- _Data supplied_:
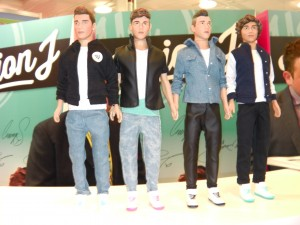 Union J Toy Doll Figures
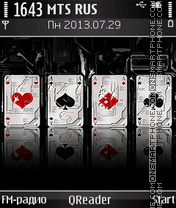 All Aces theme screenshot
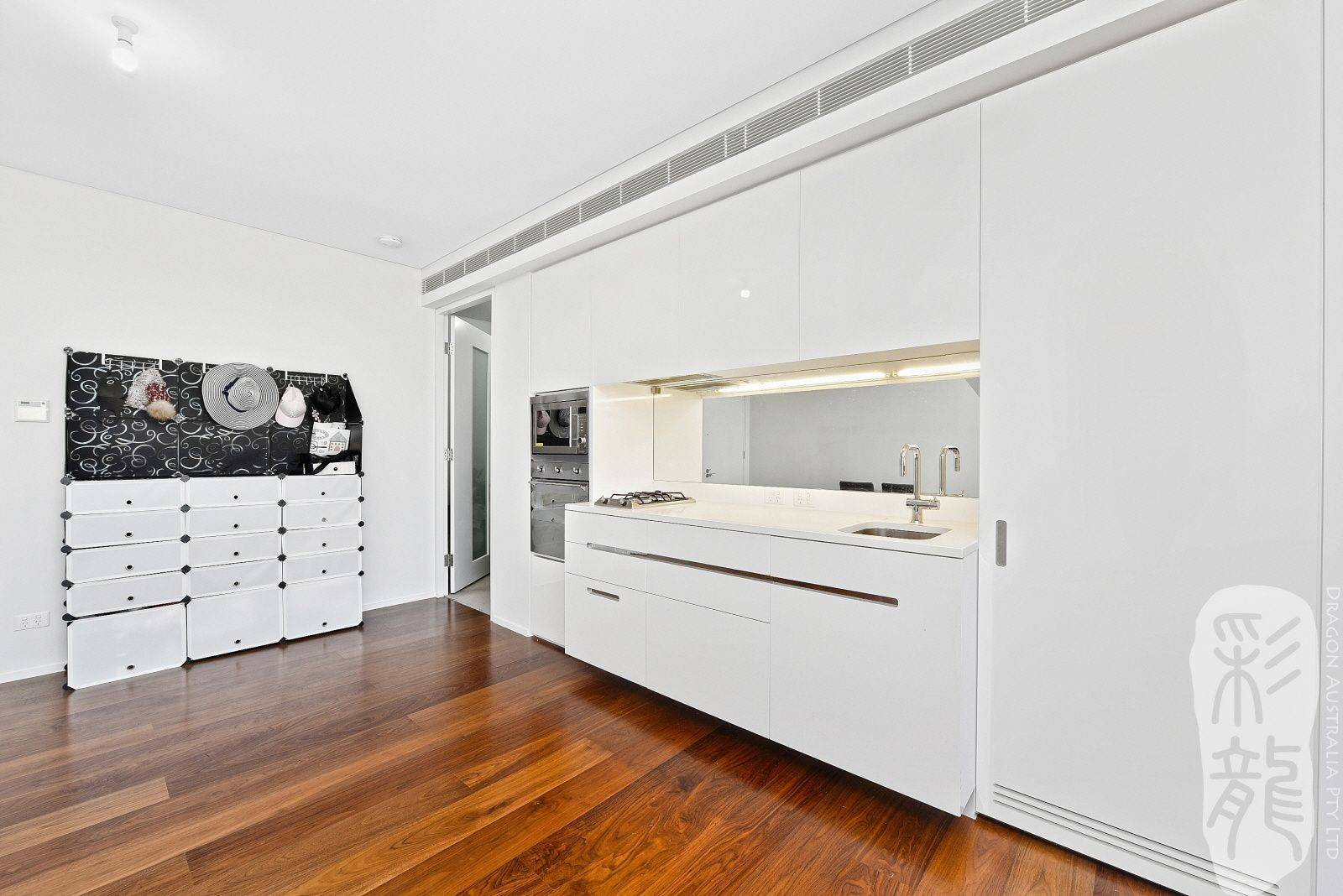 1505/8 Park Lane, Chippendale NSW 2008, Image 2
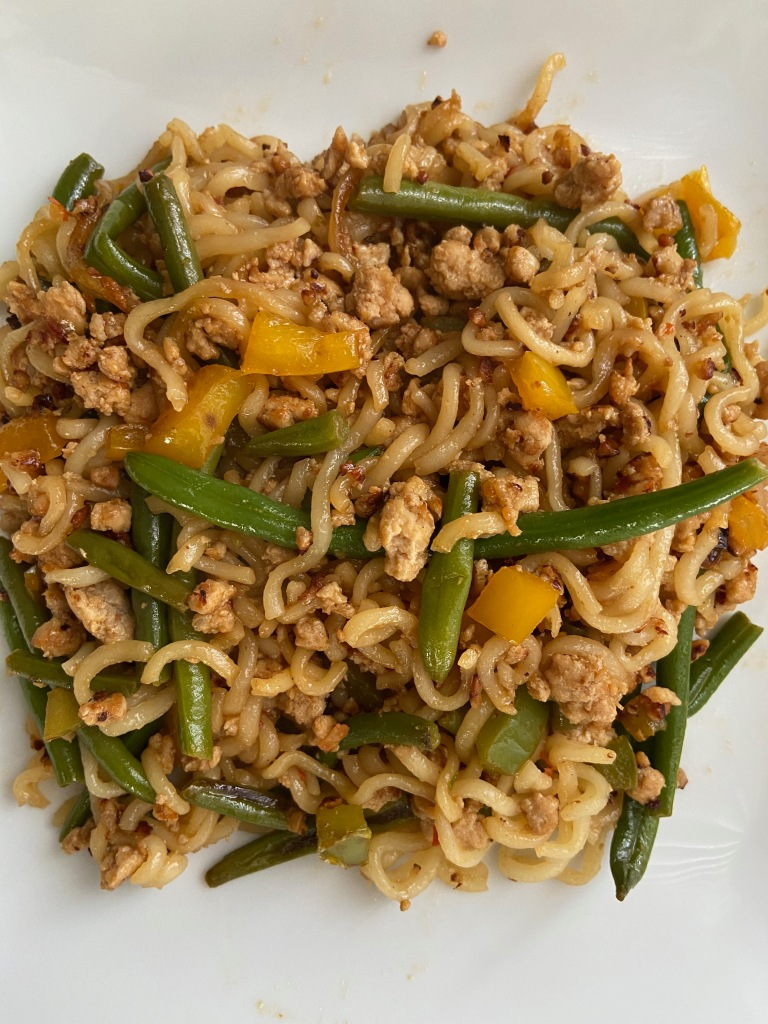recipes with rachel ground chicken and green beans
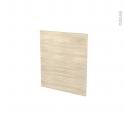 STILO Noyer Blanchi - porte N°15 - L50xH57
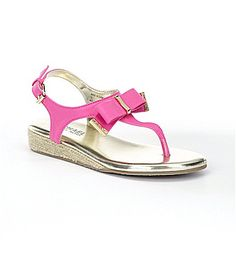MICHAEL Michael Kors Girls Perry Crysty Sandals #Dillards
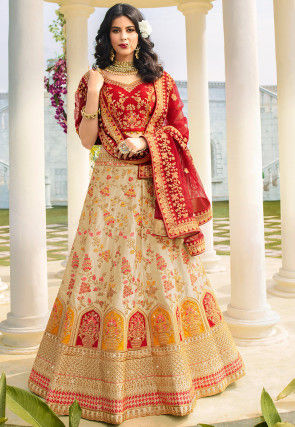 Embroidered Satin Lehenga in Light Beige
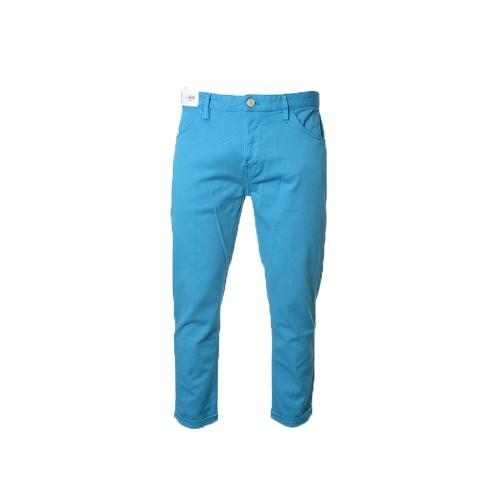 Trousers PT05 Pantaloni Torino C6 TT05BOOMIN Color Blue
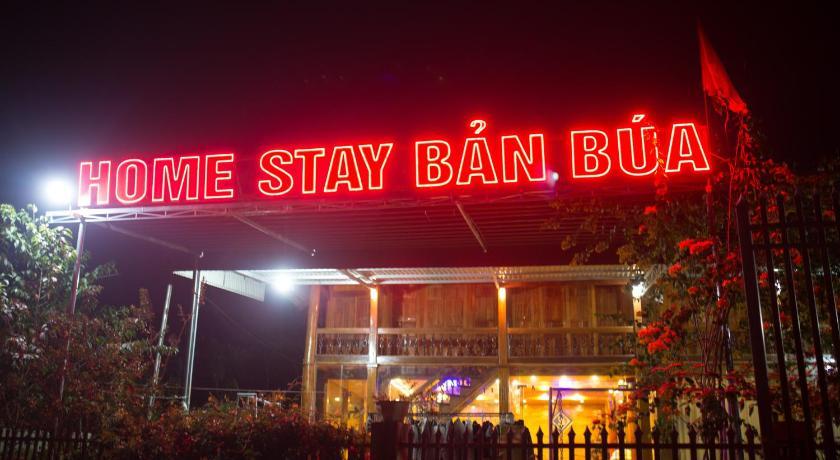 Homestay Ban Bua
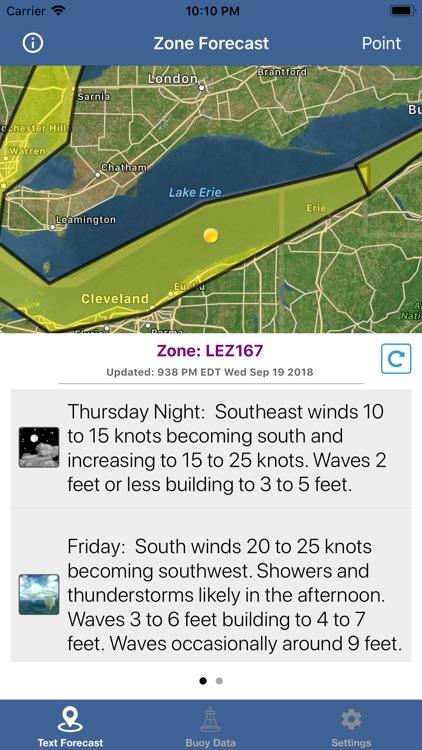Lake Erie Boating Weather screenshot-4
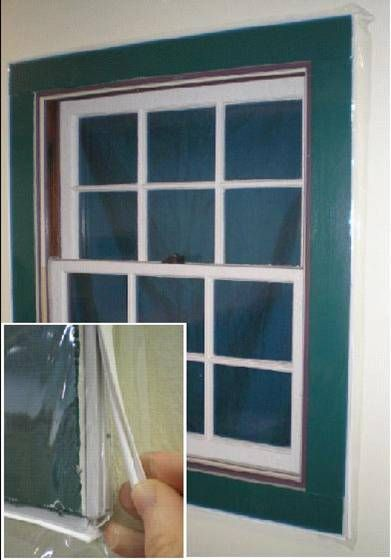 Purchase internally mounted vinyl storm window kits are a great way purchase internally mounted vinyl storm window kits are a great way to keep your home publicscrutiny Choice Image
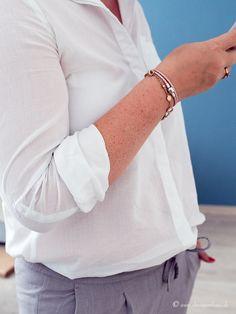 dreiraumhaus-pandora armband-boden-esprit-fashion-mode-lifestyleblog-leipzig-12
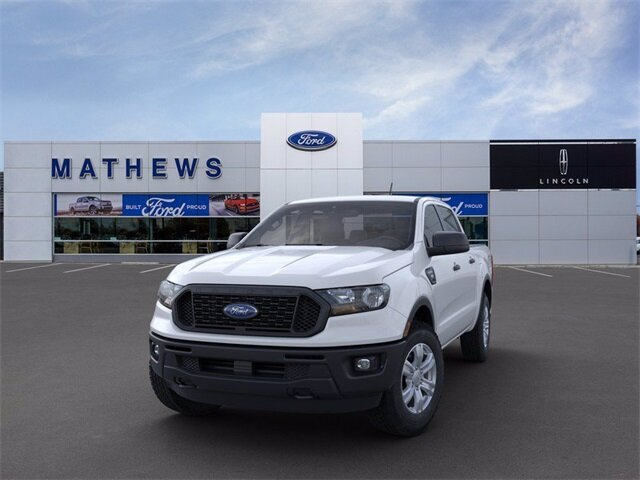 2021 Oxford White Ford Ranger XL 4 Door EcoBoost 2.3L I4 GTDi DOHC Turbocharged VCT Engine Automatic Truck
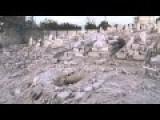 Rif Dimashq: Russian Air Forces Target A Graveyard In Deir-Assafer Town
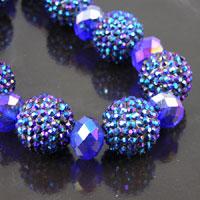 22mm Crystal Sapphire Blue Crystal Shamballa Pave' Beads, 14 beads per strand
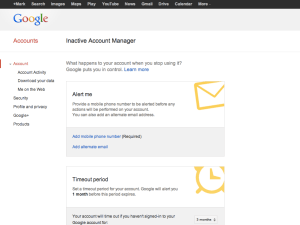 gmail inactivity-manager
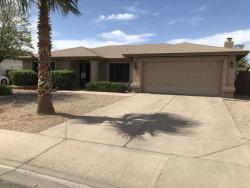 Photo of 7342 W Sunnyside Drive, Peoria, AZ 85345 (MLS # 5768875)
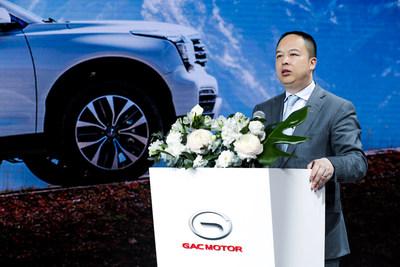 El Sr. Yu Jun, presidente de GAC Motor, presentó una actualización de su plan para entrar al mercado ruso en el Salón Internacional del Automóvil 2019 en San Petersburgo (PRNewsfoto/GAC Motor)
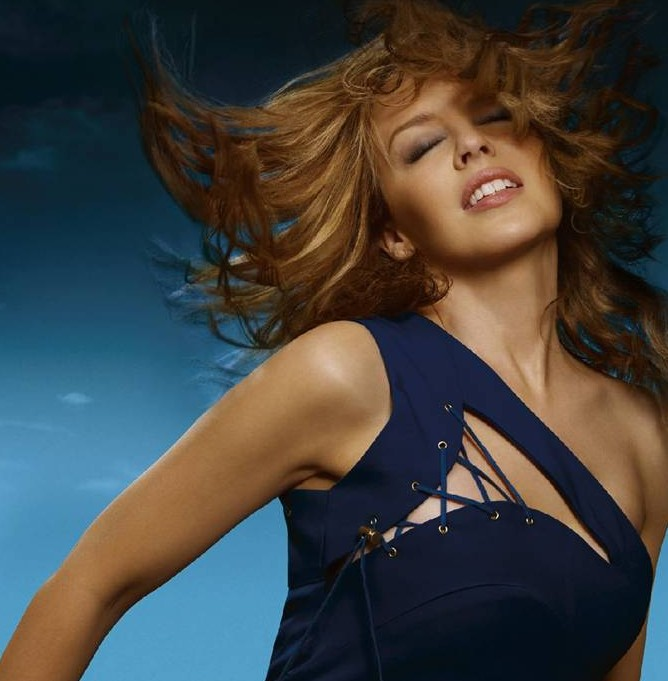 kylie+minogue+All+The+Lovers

- _Work item_: Please repeat all of the data exactly, excluding images.

- _Response box_:
 Union J Toy Doll Figures
 All Aces theme screenshot
 1505/8 Park Lane, Chippendale NSW 2008, Image 2
recipes with rachel ground chicken and green beans
 STILO Noyer Blanchi - porte N°15 - L50xH57
MICHAEL Michael Kors Girls Perry Crysty Sandals #Dillards
 Embroidered Satin Lehenga in Light Beige
 Trousers PT05 Pantaloni Torino C6 TT05BOOMIN Color Blue
 Homestay Ban Bua
Lake Erie Boating Weather screenshot-4
 Purchase internally mounted vinyl storm window kits are a great way purchase internally mounted vinyl storm window kits are a great way to keep your home publicscrutiny Choice Image
 dreiraumhaus-pandora armband-boden-esprit-fashion-mode-lifestyleblog-leipzig-12
 2021 Oxford White Ford Ranger XL 4 Door EcoBoost 2.3L I4 GTDi DOHC Turbocharged VCT Engine Automatic Truck
 Rif Dimashq: Russian Air Forces Target A Graveyard In Deir-Assafer Town
 22mm Crystal Sapphire Blue Crystal Shamballa Pave' Beads, 14 beads per strand
 gmail inactivity-manager
 Photo of 7342 W Sunnyside Drive, Peoria, AZ 85345 (MLS # 5768875)
 El Sr. Yu Jun, presidente de GAC Motor, presentó una actualización de su plan para entrar al mercado ruso en el Salón Internacional del Automóvil 2019 en San Petersburgo (PRNewsfoto/GAC Motor)
 kylie+minogue+All+The+Lovers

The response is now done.